A festa

A imagem era impactante…

Ilustração de Valf.

Valf é ilustrador e escritor

A imagem era impactante. Deitado em uma bandeja acobreada, o gigantesco peru reluzia. O tom marrom da pele perfeitamente tostada, o reflexo da gordura que escorria, a fumaça que saia da peça recém tirada do forno e parecia envolver e aveludar a ave por completo. Ao fundo, um cacho de belíssimas e opacas uvas verdes, ornadas com as folhas de parreira, era um respiro cromático, pensado metodicamente para contraste e ao mesmo tempo harmonia com a paleta de cores do galináceo. Para finalizar, a luz de cena. Dramática, dura, recortava e ressaltava certos elementos e escondia outros, imersos na penumbra. Não havia dúvidas, aquele não era um simples peru. Era sim a mais bela transcrição culinária de uma pintura de Caravaggio. Assim era a imagem impressa na capa de um livro de receitas que ficava na estante lá de casa. Na minha memória da época, sua lembrança só rivalizaria com a edição ilustrada do Decameron e com os desenhos da Trópico Enciclopédia Ilustrada em cores, com os quais dividia a mesma prateleira. Aquela visão, contudo, me perseguiria por vários anos.

Lembro que tempos depois, pela data de meu aniversário, pedi de presente para que minha mãe preparasse o peru para minha festa. Preparasse apenas não. Que reproduzisse exatamente aquela imagem da capa do livro. Dia de escola, não me demorei depois do sinal. Voltei no trote para tomar banho e poder esperar pelos convidados e é claro, pelos presentes. Na cozinha, os preparativos estavam a todo vapor. Minha mãe, com o livro em cima da bancada, conferia com minúcia a capa para não perder nenhum detalhe importante. Como a mesa não era grande, os convidados esperavam com o prato na mão. E então minha mãe entrou na sala de jantar, trazendo a esperada bandeja. Criança, meu campo de visão não permitia ver o resultado por aquele ângulo. Entre os panos de prato que segurava para não se queimar, todavia, pude notar que, estranhamente, a bandeja de cobre na verdade era uma travessa de vidro. Tenho a imagem viva, quase em câmera lenta, de quando minha mãe colocou o peru sobre a mesa. Choque. Não era um peru. Era um frango. Um reles e esquálido frango, meio que embrulhado em um papel alumínio queimado pela gordura escorrida.

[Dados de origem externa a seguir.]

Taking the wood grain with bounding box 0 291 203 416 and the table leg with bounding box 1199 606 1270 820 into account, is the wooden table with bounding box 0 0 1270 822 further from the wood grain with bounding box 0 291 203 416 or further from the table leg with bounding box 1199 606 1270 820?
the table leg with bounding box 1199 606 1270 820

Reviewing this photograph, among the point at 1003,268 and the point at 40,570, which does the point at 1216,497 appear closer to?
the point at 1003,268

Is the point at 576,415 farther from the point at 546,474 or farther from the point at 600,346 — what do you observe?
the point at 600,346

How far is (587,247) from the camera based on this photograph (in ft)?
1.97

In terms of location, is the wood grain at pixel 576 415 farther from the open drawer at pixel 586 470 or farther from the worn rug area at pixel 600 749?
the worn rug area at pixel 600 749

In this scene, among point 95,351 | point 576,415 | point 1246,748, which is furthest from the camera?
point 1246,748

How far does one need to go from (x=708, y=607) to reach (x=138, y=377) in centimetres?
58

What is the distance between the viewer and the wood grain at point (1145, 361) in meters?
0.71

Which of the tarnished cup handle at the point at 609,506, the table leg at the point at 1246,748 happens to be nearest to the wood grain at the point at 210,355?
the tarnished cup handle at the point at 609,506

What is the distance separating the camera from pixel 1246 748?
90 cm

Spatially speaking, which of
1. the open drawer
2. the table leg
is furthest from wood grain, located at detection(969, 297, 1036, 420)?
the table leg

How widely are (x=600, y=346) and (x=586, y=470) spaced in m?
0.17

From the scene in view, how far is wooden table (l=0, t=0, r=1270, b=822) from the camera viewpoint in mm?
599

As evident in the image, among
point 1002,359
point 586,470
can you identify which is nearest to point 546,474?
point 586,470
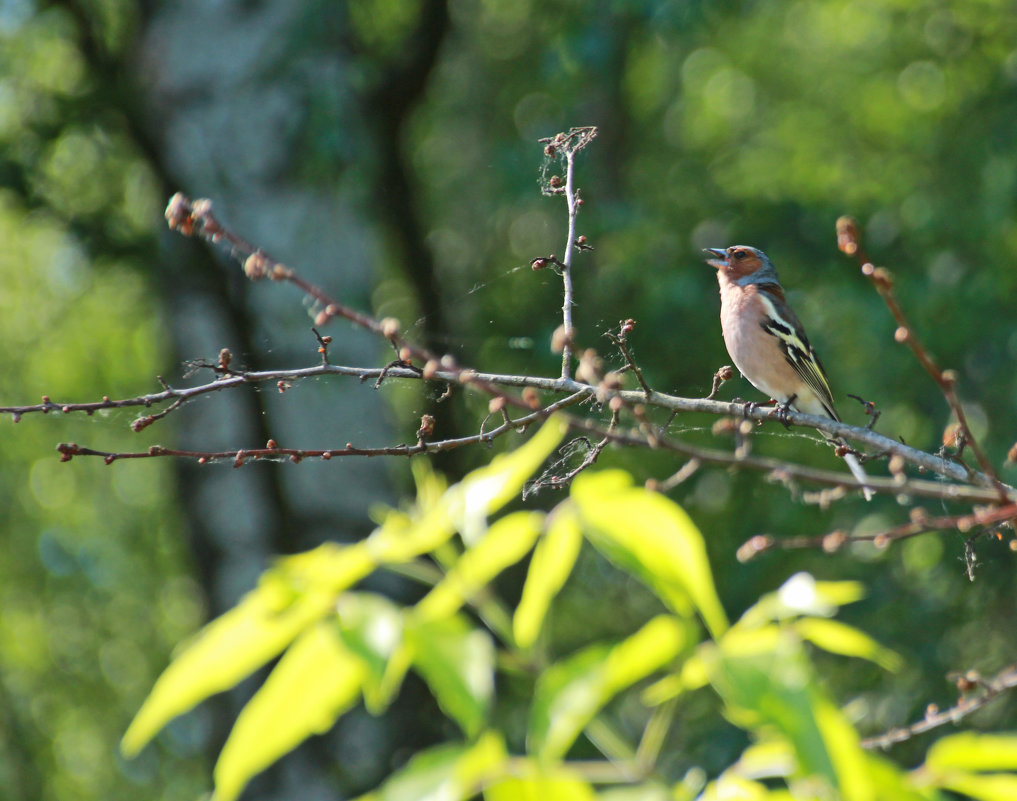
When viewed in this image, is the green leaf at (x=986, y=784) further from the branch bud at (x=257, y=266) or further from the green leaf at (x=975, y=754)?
the branch bud at (x=257, y=266)

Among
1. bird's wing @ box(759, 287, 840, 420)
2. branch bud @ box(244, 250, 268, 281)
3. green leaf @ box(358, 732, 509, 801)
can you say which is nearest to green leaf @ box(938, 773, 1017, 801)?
green leaf @ box(358, 732, 509, 801)

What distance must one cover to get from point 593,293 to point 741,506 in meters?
2.47

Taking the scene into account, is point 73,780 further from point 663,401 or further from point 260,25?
point 663,401

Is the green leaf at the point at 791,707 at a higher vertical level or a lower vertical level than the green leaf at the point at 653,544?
lower

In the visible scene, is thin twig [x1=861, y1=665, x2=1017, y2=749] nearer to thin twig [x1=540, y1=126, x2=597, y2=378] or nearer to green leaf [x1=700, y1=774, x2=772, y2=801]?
green leaf [x1=700, y1=774, x2=772, y2=801]

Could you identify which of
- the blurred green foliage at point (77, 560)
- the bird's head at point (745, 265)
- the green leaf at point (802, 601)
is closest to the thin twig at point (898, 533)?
the green leaf at point (802, 601)

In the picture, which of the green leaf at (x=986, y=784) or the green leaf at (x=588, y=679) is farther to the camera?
the green leaf at (x=986, y=784)

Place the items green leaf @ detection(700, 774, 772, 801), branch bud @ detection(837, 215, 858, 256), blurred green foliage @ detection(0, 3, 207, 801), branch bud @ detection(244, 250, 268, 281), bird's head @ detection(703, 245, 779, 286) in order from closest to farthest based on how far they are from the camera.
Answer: green leaf @ detection(700, 774, 772, 801)
branch bud @ detection(837, 215, 858, 256)
branch bud @ detection(244, 250, 268, 281)
bird's head @ detection(703, 245, 779, 286)
blurred green foliage @ detection(0, 3, 207, 801)

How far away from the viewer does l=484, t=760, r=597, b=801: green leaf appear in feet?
4.35

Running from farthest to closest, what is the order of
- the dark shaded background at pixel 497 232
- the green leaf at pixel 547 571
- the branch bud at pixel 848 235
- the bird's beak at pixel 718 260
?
the dark shaded background at pixel 497 232 → the bird's beak at pixel 718 260 → the branch bud at pixel 848 235 → the green leaf at pixel 547 571

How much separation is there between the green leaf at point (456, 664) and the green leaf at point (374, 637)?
→ 0.03 meters

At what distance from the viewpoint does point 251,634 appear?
4.52ft

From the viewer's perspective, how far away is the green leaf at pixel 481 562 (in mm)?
1380

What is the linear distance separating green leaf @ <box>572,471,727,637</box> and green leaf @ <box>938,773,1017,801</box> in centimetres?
37
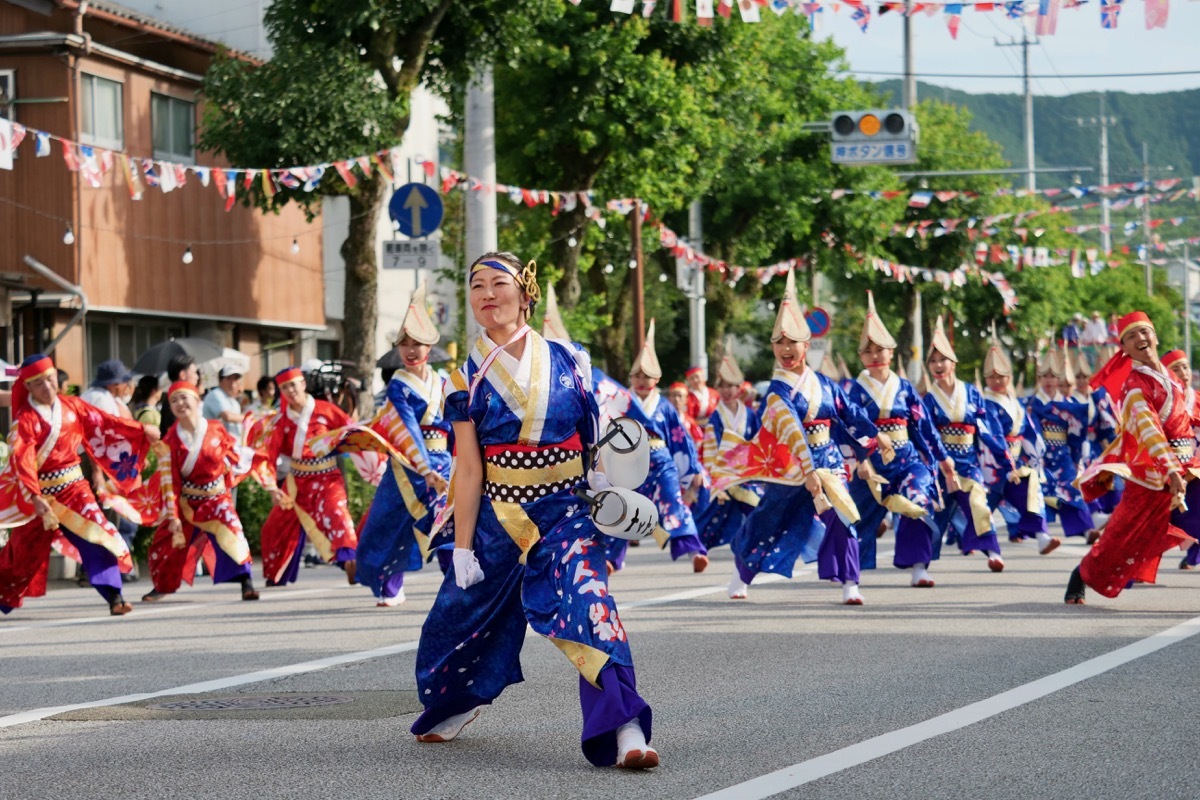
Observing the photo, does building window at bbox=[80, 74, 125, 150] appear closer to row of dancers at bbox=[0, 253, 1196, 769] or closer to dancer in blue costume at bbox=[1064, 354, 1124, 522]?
row of dancers at bbox=[0, 253, 1196, 769]

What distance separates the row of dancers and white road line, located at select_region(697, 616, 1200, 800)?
0.44 meters

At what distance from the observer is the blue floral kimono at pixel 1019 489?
50.5 feet

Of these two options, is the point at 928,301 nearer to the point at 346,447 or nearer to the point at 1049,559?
the point at 1049,559

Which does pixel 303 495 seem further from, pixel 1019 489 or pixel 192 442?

Na parte de trás, um cacho de uvas paulistas, aquelas vendidas em caixinhas de madeira, que, além de não ter as folhas, ainda carregavam o pecado de serem roxas.

Ilustração de Valf.

Não existem fotos daquela festa. Gostaria muito de ver a minha expressão na época. A decepção de quem observava o espólio da ruína. A carcaça carcomida que jazia em sua mortalha de metal estorricado e a enorme mancha de vinho que tingia a toalha de mesa emprestada por minha avó. Tudo isso salpicado por dezenas de papéis de brigadeiro amassados. Alguns deles cuidadosamente dobrados.

Nunca soube na verdade o que esperava quando fiz aquele pedido para minha mãe. Talvez desejasse uma epifania, uma revelação ou transcendência à primeira mordida. Um arroubo sensorial que nunca chegou. A imagem que tanto havia me capturado enfim era irreal. O tangível, esse sim, na forma implacável daquele fim de festa da qual me arrependo de não ter aproveitado, me havia ensinado algo valioso. Se usar de expectativa, use bem pouco. E de preferência, apenas no seu prato.